One of the points he brought up during his discussion about the history of globalization was how the development of capitalism during the modern era also led to the onset of the “commodification of life.” I think this was a very powerful statement that is particularly resonant today, especially given the current age of “hyper-modernity” (as Samatar would say) that we live in. The planet’s biodiversity and ecosystems have been reduced down to exploitable “natural resources,” ideas are converted to “intellectual property rights” that must be bought or sold, and our worth as human beings is only relevant in terms of the “human capital” we have to offer to the economy. This last point is especially relevant to the working-classes of the United States, and the “commodification of life” is very applicable to the reality of migrant farm workers. They are only valued in terms of their labor, and their status as human beings is practically ignored. This is why the humane treatment of seasonal agricultural workers (such as livable wages, health benefits, and heaven-forbid the right to water/bathroom breaks) is so uncommon.
This dilemma hits on one of the “four zones of dialectical tension” that Samatar talked about during his…talk. Anywho, he described how there are four main zones of tension in which global struggles/conflicts can be categorized: War & Peace, Humans & Nature, Equality & Quality, and Diversity/Multi-Culturalism & Universalism/Commonality. During the discussion, Samatar asked us to see which of the four categories our “Live It!” projects would fit under. I believe that my project with the United Farm Workers relates to the Equality and Quality “zone of dialectical tension,” or (as Samatar also described) the tension between economic justice and competitiveness/individual freedom. This is because the pursuit of economic justice on behalf of migrant farm workers comes into direct confrontation with the desires of grape growing companies to remain competitive. I am very interested to see how this tension is made manifest in the migrant farm workers’ daily lives.
Finally, Samatar talked about global citizenship and cosmopolitanism.
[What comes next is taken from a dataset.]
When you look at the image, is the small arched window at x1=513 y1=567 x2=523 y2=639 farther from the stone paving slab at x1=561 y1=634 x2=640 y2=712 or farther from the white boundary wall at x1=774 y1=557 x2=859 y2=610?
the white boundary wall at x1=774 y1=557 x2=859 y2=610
He defined cosmopolitanism as embodying two aspects: 1) the ethic that all human beings belong to the same moral realm and we have an obligation to each other across this realm, and 2) the objective perspective of “global citizens” which allows us to have a critical stance toward state systems/society. I think both of these aspects are pretty important for many of us Macalester students, who not only see ourselves as “global citizens” with an obligation to help others in need throughout the world, but also like to devote a lot of time to bitching about “the system” (no worries man, myself included!). Samatar also talked about global citizenship in relation to global governance and international decision-making institutions. Don’t get me wrong, I’m down with big international organizations that do good work and stuff, but I believe more emphasis should be given to how cosmopolitan ways of thinking can be acted upon in local contexts. Global thought does not necessarily denote globally-scaled actions. Cosmopolitan visions can be acted upon at a variety of levels (communities, cities, states) and in a variety of contexts (NGO work, volunteering, career choices). Basically, global citizenship is for everyone and how we choose to “Live it” out is up to us!